Chapter 30: Tools of the Trade: Agent Stack

Chapter opener illustration: Tools of the Trade: Agent Stack.

"An agent is a loop with permission to act. Most of the work is defining the loop. The rest is defining the permission."
Pip, Stack-Building AI Agent

Looking Back

Chapters 26 through 29 designed agents. This chapter surveys the frameworks that host them: LangGraph, OpenAI Agents SDK, Claude Code, Mastra, smolagents, and the open question of which abstraction layer is worth its complexity.

Big Picture

Part VI built agents: planning, tool use, multi-agent coordination, memory, and the protocols (MCP, A2A, AG-UI) that let agents talk to tools, to each other, and to users.
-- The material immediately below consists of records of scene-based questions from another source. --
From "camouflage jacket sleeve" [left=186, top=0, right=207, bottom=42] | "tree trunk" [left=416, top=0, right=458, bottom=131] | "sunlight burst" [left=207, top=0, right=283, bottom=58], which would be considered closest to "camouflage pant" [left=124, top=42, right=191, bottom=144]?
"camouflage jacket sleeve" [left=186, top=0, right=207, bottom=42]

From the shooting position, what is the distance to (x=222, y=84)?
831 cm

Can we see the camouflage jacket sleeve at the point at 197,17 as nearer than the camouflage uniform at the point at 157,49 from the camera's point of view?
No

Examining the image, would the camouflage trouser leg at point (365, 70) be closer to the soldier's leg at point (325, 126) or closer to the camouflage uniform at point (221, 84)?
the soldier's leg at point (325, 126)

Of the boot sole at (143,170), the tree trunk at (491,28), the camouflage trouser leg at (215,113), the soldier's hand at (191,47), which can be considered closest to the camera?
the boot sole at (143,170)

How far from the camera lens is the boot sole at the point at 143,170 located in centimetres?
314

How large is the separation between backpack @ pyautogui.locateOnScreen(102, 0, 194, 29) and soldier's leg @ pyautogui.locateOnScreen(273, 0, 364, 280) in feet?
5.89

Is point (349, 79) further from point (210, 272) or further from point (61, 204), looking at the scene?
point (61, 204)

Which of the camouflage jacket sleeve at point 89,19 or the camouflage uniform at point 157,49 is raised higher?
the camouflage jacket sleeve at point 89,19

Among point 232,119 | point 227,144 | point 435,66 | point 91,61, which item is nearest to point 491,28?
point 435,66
This chapter is the toolbox: the orchestration frameworks (LangGraph, CrewAI, AutoGen, smolagents, PydanticAI), the new agent-native protocols, and the eval harnesses (SWE-bench, WebArena, SWE-Lancer) that measure whether an agent actually finishes the task.

Chapter Overview

Part VI introduced agents: the LLM-powered programs that can use tools, plan, and act with side effects. This chapter consolidates the agent toolchain: the agent-native platforms (Model Context Protocol, Agent Protocol, runtimes) that did not exist as standardized infrastructure before 2024, the libraries (LangChain, LangGraph, OpenAI Assistants, AutoGen, CrewAI, AG2), the benchmarks (AgentBench, SWE-Bench, GAIA, tau-bench, WebArena) that test end-to-end task completion, the models that hold up under agentic load, and the rapidly-evolving literature.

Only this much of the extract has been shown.